> _Your assignment_
Output the part of the records that opens with the line containing "Portafoglio Baci & Abbracci nero donna" and closes with the line containing "FANCIME Genuine Pearl", both lines included, copied verbatim and without the pictures.

Given data below:

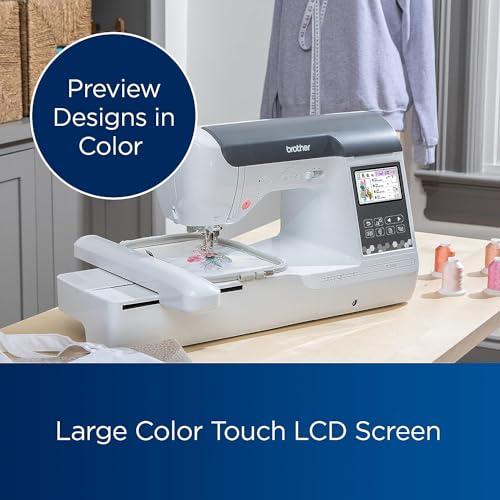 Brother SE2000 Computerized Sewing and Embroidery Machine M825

End of Given data.
Given data below:

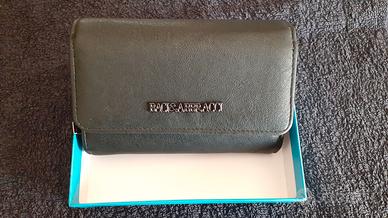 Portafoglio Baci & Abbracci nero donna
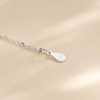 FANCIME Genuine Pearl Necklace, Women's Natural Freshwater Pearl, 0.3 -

End of Given data.
Given data below:

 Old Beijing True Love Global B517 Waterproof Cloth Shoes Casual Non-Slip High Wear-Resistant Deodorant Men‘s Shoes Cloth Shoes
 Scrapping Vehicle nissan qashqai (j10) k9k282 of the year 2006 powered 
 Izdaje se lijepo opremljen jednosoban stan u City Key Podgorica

End of Given data.

> _Result of the task_
 Portafoglio Baci & Abbracci nero donna
 FANCIME Genuine Pearl Necklace, Women's Natural Freshwater Pearl, 0.3 -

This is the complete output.